## Objective:
Copy out the material below, changing "jeans pocket" to "denim pocket" everywhere it appears and leaving all other wording untouched.

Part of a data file

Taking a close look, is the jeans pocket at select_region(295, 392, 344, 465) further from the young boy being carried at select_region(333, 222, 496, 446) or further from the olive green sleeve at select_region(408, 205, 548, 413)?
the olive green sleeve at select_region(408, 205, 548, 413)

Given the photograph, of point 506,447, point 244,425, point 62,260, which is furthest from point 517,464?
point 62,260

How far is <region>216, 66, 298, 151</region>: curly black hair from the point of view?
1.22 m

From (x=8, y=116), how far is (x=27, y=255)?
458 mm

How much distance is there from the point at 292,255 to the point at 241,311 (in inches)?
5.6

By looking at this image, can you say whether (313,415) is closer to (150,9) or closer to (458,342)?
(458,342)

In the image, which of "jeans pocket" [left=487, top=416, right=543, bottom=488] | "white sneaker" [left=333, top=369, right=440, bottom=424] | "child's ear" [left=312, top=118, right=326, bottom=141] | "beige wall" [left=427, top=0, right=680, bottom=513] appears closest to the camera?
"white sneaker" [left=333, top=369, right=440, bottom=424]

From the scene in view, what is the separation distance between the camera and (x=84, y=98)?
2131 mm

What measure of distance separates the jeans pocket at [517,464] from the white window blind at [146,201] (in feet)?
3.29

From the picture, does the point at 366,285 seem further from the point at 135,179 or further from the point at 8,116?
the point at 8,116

## Output below:
Taking a close look, is the denim pocket at select_region(295, 392, 344, 465) further from the young boy being carried at select_region(333, 222, 496, 446) or further from the olive green sleeve at select_region(408, 205, 548, 413)?
the olive green sleeve at select_region(408, 205, 548, 413)

Given the photograph, of point 506,447, point 244,425, point 62,260, which is furthest from point 517,464?
point 62,260

How far is <region>216, 66, 298, 151</region>: curly black hair from the point of view?
1.22 m

From (x=8, y=116), how far is (x=27, y=255)?
458 mm

How much distance is there from the point at 292,255 to the point at 241,311 (in inches)?
5.6

By looking at this image, can you say whether (313,415) is closer to (150,9) or closer to (458,342)?
(458,342)

In the image, which of "denim pocket" [left=487, top=416, right=543, bottom=488] | "white sneaker" [left=333, top=369, right=440, bottom=424] | "child's ear" [left=312, top=118, right=326, bottom=141] | "beige wall" [left=427, top=0, right=680, bottom=513] appears closest to the camera?
"white sneaker" [left=333, top=369, right=440, bottom=424]

From the scene in view, what is the separation distance between the camera and (x=84, y=98)?
2131 mm

What measure of distance separates the denim pocket at [517,464] from the white window blind at [146,201] (in feet)?
3.29

From the picture, does the point at 366,285 seem further from the point at 135,179 or further from the point at 8,116?
the point at 8,116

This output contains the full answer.